By far the most commonly used method of secondary excitation is collisional activation (CA), and the resulting fragmentation is called collision-induced (or collisionally activated) dissociation (CID or CAD). In this process, accelerated ions collide with a neutral (collision or target) gas. CID processes are divided into high-energy (better defined as keV) and low-energy collisions (this expression refers to the kinetic energy of the collision partners, not the internal energy transfer). Typically, the laboratory frame collision energy is discussed; in the case of singly charged ions it is equal to the accelerating voltage (in a quadrupole type instrument, e.g. 200 eV). The collision process is however, better described terms of the centre-of-mass (c.0.m.) collision energy. This value is much lower; if, e.g., a mass 400 ion is colliding with He gas, the c.0.m. collision energy will be only -2 eV.

In the collision process, part of the c.0.m. collision (i.e. kinetic) energy is converted into the internal energy of the ion. The correlation between collision energy and internal energy deposition is very important, even if not perfectly understood. In keV (high) collision energy CID (used on sector-type instruments), typically one or only a few collisions occur: at 70-90% main beam transmission predominantly one, at 30% on average two. Also, the internal energy deposition in this collision energy range does not depend significantly on the collision energy. Average internal energy deposition is usually estimated to be a few (1-3) eV. The distribution of internal energy deposition in keV CID is wide and characterized by a high-energy tail (energy deposition of 10 eV or more also occurs). This means that in keV energy CID, (a) the undecomposed molecular ion will have a high abundance and (b) fragmentation processes requiring large critical energy are also observed.

Low kinetic energy (usually 10-200 eV in the laboratory frame) collisions are observed in quadrupole type mass spectrometers. In this case the internal energy deposition increases with the collision energy, although not necessarily linearly. The maximum amount of energy which may be converted to internal energy in one collision, is equal to the c.0.m. collision energy. Usually, however, only a fraction, maybe a few per cent, of this is energy will become internal energy of the incoming ion. In experiments utilizing low (kinetic) energy CID, the precursor ion typically collides many times, so the pressure of the collision gas may also have a large effect. The average internal energy deposition is estimated to be between 1 and 10 eV, depending on the experimental conditions. The distribution of internal energy deposited is, however, much narrower than in high kinetic energy collisions.
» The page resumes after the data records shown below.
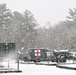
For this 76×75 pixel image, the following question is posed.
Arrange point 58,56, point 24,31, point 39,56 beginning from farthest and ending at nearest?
point 24,31, point 39,56, point 58,56

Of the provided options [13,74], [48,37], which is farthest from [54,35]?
[13,74]

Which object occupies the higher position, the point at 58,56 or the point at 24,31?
the point at 24,31

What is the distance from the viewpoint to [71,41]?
94.0 metres

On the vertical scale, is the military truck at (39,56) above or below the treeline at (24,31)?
below

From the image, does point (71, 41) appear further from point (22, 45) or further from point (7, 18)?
point (7, 18)

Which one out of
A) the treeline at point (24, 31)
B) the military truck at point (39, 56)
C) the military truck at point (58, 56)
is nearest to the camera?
the military truck at point (58, 56)

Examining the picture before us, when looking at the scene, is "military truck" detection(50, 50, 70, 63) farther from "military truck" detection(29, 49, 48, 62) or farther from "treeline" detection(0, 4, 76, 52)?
"treeline" detection(0, 4, 76, 52)

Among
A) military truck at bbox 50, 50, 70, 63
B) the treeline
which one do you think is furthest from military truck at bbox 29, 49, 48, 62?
the treeline

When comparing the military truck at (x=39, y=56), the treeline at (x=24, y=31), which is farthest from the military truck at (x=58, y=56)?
the treeline at (x=24, y=31)

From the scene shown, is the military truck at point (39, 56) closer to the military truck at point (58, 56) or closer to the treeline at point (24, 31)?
the military truck at point (58, 56)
This means that (a) the molecular ion is often absent or of low abundance but (b) fragmentation processes requiring large critical energy are frequently not observed.
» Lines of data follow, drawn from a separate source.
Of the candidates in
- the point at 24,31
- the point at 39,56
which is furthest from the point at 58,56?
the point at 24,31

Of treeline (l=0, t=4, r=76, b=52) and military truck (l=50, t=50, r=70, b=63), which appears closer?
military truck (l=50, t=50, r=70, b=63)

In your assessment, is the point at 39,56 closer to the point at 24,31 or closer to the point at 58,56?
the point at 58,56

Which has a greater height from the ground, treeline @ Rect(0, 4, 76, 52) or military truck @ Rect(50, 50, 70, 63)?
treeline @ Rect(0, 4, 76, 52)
Low kinetic energy collisions are also observed in ion-trap and Fourier transform type mass spectrometers. The collision energy in these experiments is

often very low (a few eV or less), but after collision the ions are re-accelerated and collide again, often several hundred times. The internal energy increase of the precursor ions are nearly continuous, occurring until they fragment. The large number of collisions makes this process resemble thermal activation. Low critical energy processes dominate.

Colliding an ion beam with a surface leads to surface- induced dissociation (SID). In this case, usually a low kinetic energy (10-100 eV) single collision occurs. In this case the laboratory frame and the c.0.m. collision energy are more nearly equal. The kinetic to internal energy transfer is relatively well described: depending on the surface and the precursor ion, 15-25% of the collision energy is converted into internal energy. The average value of energy conversion depends linearly on the collision energy and the resulting internal energy distribution (relatively to CID) is narrow.
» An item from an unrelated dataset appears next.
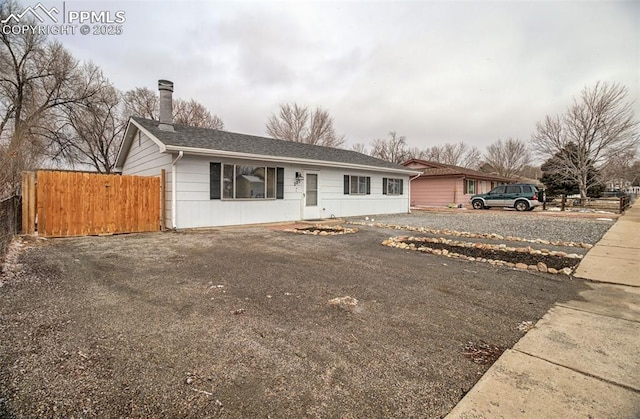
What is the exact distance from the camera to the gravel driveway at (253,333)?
1626mm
MALDI is a soft ionization method, typically giving an abundant singly charged molecular ion, a less abundant doubly (perhaps triply) charged molecule and some adducts, but no fragments. An example has been shown in Fig. 8(a). The accelerated molecular ion, however, may fragment in the beginning of the flight path, and the resultant products may be detected. This technique is usually called ‘post-source decay’ (PSD). It seems likely that the ions, accelerated to 10-50 kV, collide with neutrals in the relatively high pressure region close to the surface, and may be excited in a CID-like process. PSD is, however, a fairly new technique, and the precise mechanism of excitation is not yet known. The MALDI-PSD spectra [an example is shown in Fig. 8(b)] are usually not unlike those observed using FAB-CID. The useful mass range for PSD extends to higher masses than that of CID; this may be related to different and more efficient excitation mechanisms or simply to the much higher sensitivity and mass range of MALDI compared with FAB.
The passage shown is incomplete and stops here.